KORAPUT: Maulima temple, a small brick temple amidst high rising mountains all around near Dudhari in Semiliguda block of Koraput district, attracts people for its architectural marvel. While the ever-flowing stream nearby, the shade of huge banyan tree adjacent to the temple gives more reason to visit more than once for any visitor.
The temple was built some 200 years back, Raghu Mandal Nayak, grandson of the then Mustadar of the king of Jeypore kingdom said.
While it was little known even to the family members of Raghu on the significance of the illegible papers they had in their house as a symbol of inheritance from their forefathers, it was certainly in relation to the land and property related to the temple, M.Tatalu, headmaster of the village school said.
It is believed that the temple was built by Vikram Deb Verma, king of Jeypore kingdom, for facilitating his men, who were staying for days in the area for collecting taxes. The huge banyan tree was planted to tie the elephants they brought along with them while a pond was dug to bathe them, he said.
The temple was first made of stone. But during the course of time, the stones had begun falling one by one causing severe damage to the temple, Raghu said.
There was one Matal Gotia Nayak, the village head during the British period who had taken steps to reconstruct the temple with bricks.
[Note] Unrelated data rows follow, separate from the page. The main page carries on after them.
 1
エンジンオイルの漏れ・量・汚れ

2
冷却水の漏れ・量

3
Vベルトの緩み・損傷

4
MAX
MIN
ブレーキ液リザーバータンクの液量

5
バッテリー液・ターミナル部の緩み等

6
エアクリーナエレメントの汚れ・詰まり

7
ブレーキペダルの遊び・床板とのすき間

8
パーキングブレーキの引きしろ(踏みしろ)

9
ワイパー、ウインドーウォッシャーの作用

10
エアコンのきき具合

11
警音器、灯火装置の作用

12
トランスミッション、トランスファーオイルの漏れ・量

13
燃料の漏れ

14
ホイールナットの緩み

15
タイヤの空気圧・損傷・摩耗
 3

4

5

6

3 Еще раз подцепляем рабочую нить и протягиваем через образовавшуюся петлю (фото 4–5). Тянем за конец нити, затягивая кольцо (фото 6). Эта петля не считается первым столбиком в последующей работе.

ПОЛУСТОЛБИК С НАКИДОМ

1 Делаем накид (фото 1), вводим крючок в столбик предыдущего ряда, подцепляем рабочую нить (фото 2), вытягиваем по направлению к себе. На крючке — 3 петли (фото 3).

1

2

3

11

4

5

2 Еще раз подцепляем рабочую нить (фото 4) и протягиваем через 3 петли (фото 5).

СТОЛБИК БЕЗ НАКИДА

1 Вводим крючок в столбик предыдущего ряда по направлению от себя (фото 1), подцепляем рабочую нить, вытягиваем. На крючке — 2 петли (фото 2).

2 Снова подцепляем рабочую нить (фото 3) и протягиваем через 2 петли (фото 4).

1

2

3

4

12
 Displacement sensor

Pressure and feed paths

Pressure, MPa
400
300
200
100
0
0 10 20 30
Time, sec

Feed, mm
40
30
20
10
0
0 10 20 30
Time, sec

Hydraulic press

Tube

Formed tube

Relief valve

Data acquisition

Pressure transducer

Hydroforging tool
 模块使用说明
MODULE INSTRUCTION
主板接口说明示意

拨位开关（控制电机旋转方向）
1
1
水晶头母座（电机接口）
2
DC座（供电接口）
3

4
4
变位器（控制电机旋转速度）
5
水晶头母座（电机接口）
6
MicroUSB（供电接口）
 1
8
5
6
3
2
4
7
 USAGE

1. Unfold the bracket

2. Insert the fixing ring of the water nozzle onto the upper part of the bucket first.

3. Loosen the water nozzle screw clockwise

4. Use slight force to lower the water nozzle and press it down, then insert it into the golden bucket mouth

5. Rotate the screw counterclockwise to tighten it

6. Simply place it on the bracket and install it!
While the entire temple was made of bricks placed one above the other using a paste of mud and curd, the small stone idols of different deities exhibited in varieties of postures in the grooves of the temple were the same ones that were there in the old temple, he added.
The neatness of the work reminds one of the temples of greater importance in other parts of the country.
Dudhari is now getting connected with PMGSY road and with more and more people coming for picnic, the message of this temple was increasingly reaching to the people not limiting to any particular boundaries and soon could become a good place of tourist attraction, Sanyasi Pujari , district tourist officer of Koraput, said.